During the work, we would examine the symptomatology and case history of the patients and analyze the family anamnesis in correspondence with the detected mutation.

The symptoms of Dravet syndrome, also known as febrile seizure+ syndrome (GEFS+) shows a broad spectrum, thus the beginning of the disease can differ as well. The genetic background of this is disease associated with mutations in the SCN1A gene, which we can analyze in the institution in the last several years. During the work, we would evaluate the different molecular genetic alterations and compare them with the symptomatology and case history of the patients.

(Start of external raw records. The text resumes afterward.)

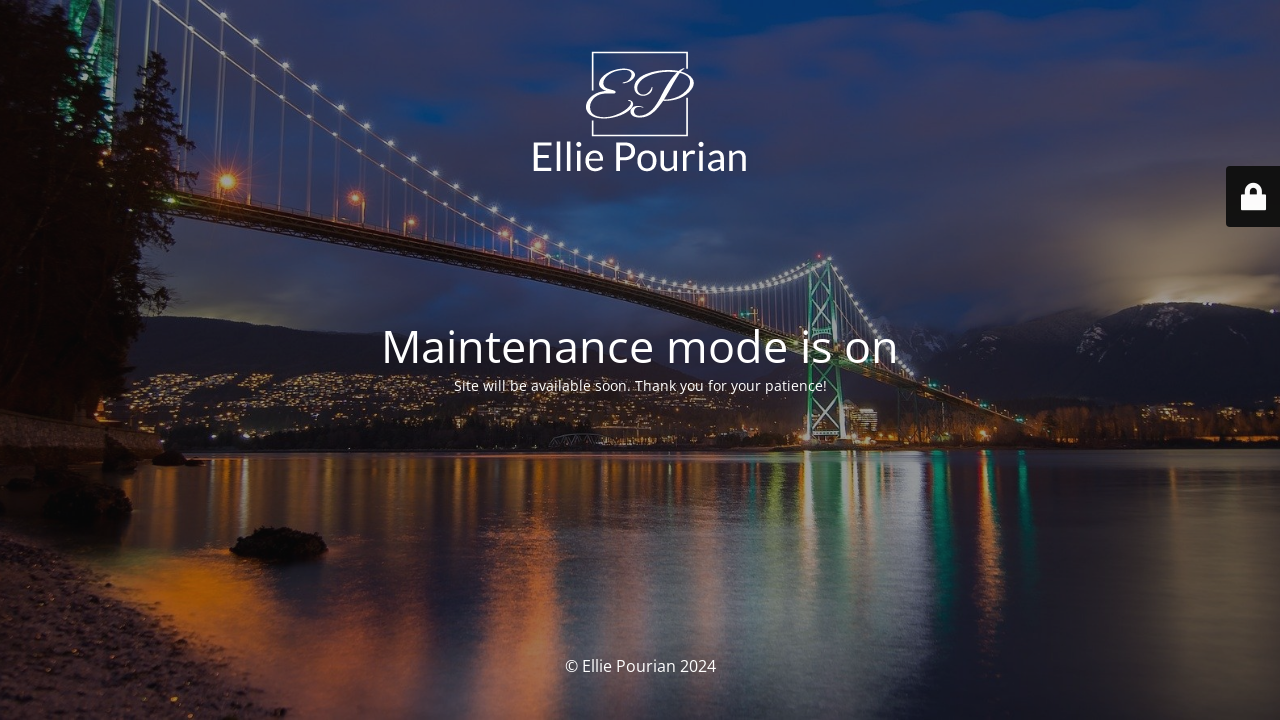

--- FILE ---
content_type: text/html; charset=UTF-8
request_url: http://ellie-pourian.com/canadas-immigration-plan-is-not-viable-in-any-version-of-reality-bmo/
body_size: 2289
content:
<!DOCTYPE html>
<html lang="en-US">
<head>
	<meta charset="UTF-8" />
	<title>Site is undergoing maintenance</title>	<link rel="icon" href="http://ellie-pourian.com/wp-content/uploads/2018/09/cropped-android-chrome-512x512-32x32.png" sizes="32x32" />
<link rel="icon" href="http://ellie-pourian.com/wp-content/uploads/2018/09/cropped-android-chrome-512x512-192x192.png" sizes="192x192" />
<link rel="apple-touch-icon" href="http://ellie-pourian.com/wp-content/uploads/2018/09/cropped-android-chrome-512x512-180x180.png" />
<meta name="msapplication-TileImage" content="http://ellie-pourian.com/wp-content/uploads/2018/09/cropped-android-chrome-512x512-270x270.png" />
	<meta name="viewport" content="width=device-width, maximum-scale=1, initial-scale=1, minimum-scale=1">
	<meta name="description" content="Find Your Dream Home Here"/>
	<meta http-equiv="X-UA-Compatible" content="" />
	<meta property="og:site_name" content="Ellie Pourian - Find Your Dream Home Here"/>
	<meta property="og:title" content="Site is undergoing maintenance"/>
	<meta property="og:type" content="Maintenance"/>
	<meta property="og:url" content="http://ellie-pourian.com"/>
	<meta property="og:description" content="Site will be available soon. Thank you for your patience!"/>
				<meta property="og:image" content="http://ellie-pourian.com/wp-content/uploads/2018/09/logo-num-110-2-w.svg" />
			<meta property="og:image:url" content="http://ellie-pourian.com/wp-content/uploads/2018/09/logo-num-110-2-w.svg"/>
			<meta property="og:image:secure_url" content="http://ellie-pourian.com/wp-content/uploads/2018/09/logo-num-110-2-w.svg"/>
			<meta property="og:image:type" content="svg"/>
			<link rel="profile" href="http://gmpg.org/xfn/11" />
	<link rel="pingback" href="http://ellie-pourian.com/xmlrpc.php" />
	<link rel='stylesheet' id='mtnc-style-css' href='http://ellie-pourian.com/wp-content/plugins/maintenance/load/css/style.css?ver=1708554806' type='text/css' media='all' />
<link rel='stylesheet' id='mtnc-fonts-css' href='http://ellie-pourian.com/wp-content/plugins/maintenance/load/css/fonts.css?ver=1708554806' type='text/css' media='all' />
<style type="text/css">body {background-color: #111111}.preloader {background-color: #111111}body {font-family: Open Sans; }.site-title, .preloader i, .login-form, .login-form a.lost-pass, .btn-open-login-form, .site-content, .user-content-wrapper, .user-content, footer, .maintenance a{color: #ffffff;} a.close-user-content, #mailchimp-box form input[type="submit"], .login-form input#submit.button  {border-color:#ffffff} input[type="submit"]:hover{background-color:#ffffff} input:-webkit-autofill, input:-webkit-autofill:focus{-webkit-text-fill-color:#ffffff} body &gt; .login-form-container{background-color:#111111}.btn-open-login-form{background-color:#111111}input:-webkit-autofill, input:-webkit-autofill:focus{-webkit-box-shadow:0 0 0 50px #111111 inset}input[type='submit']:hover{color:#111111} #custom-subscribe #submit-subscribe:before{background-color:#111111} </style>		<!--[if IE]>
	<style type="text/css">

	</style>
	<script type="text/javascript" src="http://ellie-pourian.com/wp-content/plugins/maintenance/load/js/jquery.backstretch.min.js"></script>
	<![endif]-->
	<link rel="stylesheet" href="https://fonts.bunny.net/css?family=Open%20Sans:300,300italic,regular,italic,600,600italic,700,700italic,800,800italic:300"></head>

<body class="maintenance ">

<div class="main-container">
	<div class="preloader"><i class="fi-widget" aria-hidden="true"></i></div>	<div id="wrapper">
		<div class="center logotype">
			<header>
				        <div class="logo-box" rel="home">
            <img src="http://ellie-pourian.com/wp-content/uploads/2018/09/logo-num-110-2-w.svg" srcset="http://ellie-pourian.com/wp-content/uploads/2018/09/logo-num-110-2-w.svg 2x" width="220"  alt="logo">
        </div>
    			</header>
		</div>
		<div id="content" class="site-content">
			<div class="center">
                <h2 class="heading font-center" style="font-weight:300;font-style:normal">Maintenance mode is on</h2><div class="description" style="font-weight:300;font-style:normal"><p>Site will be available soon. Thank you for your patience!</p>
</div>			</div>
		</div>
	</div> <!-- end wrapper -->
	<footer>
		<div class="center">
			<div style="font-weight:300;font-style:normal">© Ellie Pourian 2024</div>		</div>
	</footer>
					<picture class="bg-img">
						<img src="http://ellie-pourian.com/wp-content/uploads/revslider/home-slider/bc-2297205_1920.jpg">
		</picture>
	</div>

	<div class="login-form-container">
		<input type="hidden" id="mtnc_login_check" name="mtnc_login_check" value="97cb53e402" /><input type="hidden" name="_wp_http_referer" value="/canadas-immigration-plan-is-not-viable-in-any-version-of-reality-bmo/" /><form id="login-form" class="login-form" method="post"><label>User Login</label><span class="login-error"></span><span class="licon user-icon"><input type="text" name="log" id="log" value="" size="20" class="input username" placeholder="Username" /></span><span class="picon pass-icon"><input type="password" name="pwd" id="login_password" value="" size="20" class="input password" placeholder="Password" /></span><a class="lost-pass" href="http://ellie-pourian.com/wp-login.php?action=lostpassword">Lost Password</a><input type="submit" class="button" name="submit" id="submit" value="Login" /><input type="hidden" name="is_custom_login" value="1" /><input type="hidden" id="mtnc_login_check" name="mtnc_login_check" value="97cb53e402" /><input type="hidden" name="_wp_http_referer" value="/canadas-immigration-plan-is-not-viable-in-any-version-of-reality-bmo/" /></form>		    <div id="btn-open-login-form" class="btn-open-login-form">
        <i class="fi-lock"></i>

    </div>
    <div id="btn-sound" class="btn-open-login-form sound">
        <i id="value_botton" class="fa fa-volume-off" aria-hidden="true"></i>
    </div>
    	</div>
<!--[if lte IE 10]>
<script type="text/javascript" src="http://ellie-pourian.com/wp-includes/js/jquery/jquery.min.js?ver=6.4.7" id="jquery_ie-js"></script>
<![endif]-->
<!--[if !IE]><!--><script type="text/javascript" src="http://ellie-pourian.com/wp-includes/js/jquery/jquery.min.js?ver=3.7.1" id="jquery-core-js"></script>
<script type="text/javascript" src="http://ellie-pourian.com/wp-includes/js/jquery/jquery-migrate.min.js?ver=3.4.1" id="jquery-migrate-js"></script>
<!--<![endif]--><script type="text/javascript" id="_frontend-js-extra">
/* <![CDATA[ */
var mtnc_front_options = {"body_bg":"http:\/\/ellie-pourian.com\/wp-content\/uploads\/revslider\/home-slider\/bc-2297205_1920.jpg","gallery_array":[],"blur_intensity":"5","font_link":["Open Sans:300,300italic,regular,italic,600,600italic,700,700italic,800,800italic:300"]};
/* ]]> */
</script>
<script type="text/javascript" src="http://ellie-pourian.com/wp-content/plugins/maintenance/load/js/jquery.frontend.js?ver=1740323902" id="_frontend-js"></script>

</body>
</html>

Our institute is involved in mitochondrial DNA diagnostics and research of mitochondrial DNA alterations in rare diseases since 1999. Mitochondrial diseases comprise a group of rare diseases with a very broad phenotypic presentation, including diseases with variable progression and with both childhood- and adult-onset presentation. The common mechanism underlying this disease group is a deficiency of energy-pathways either encoded by the mitochondrial DNA or the nuclear DNA. In recent years our department has been investigating the phenotypic and genotypic variability of MELAS-syndrome, the molecular background of Leigh-disease and the genetic elucidation of maternally inherited deafness. Our biobank of mitochondrial diseases comprising more than 400 samples is an excellent source for the study of phenotype-and genotype variability in mitochondrial diseases. We primarily aim to attract students with a clinical focus also interested in the laboratory background behind diseases.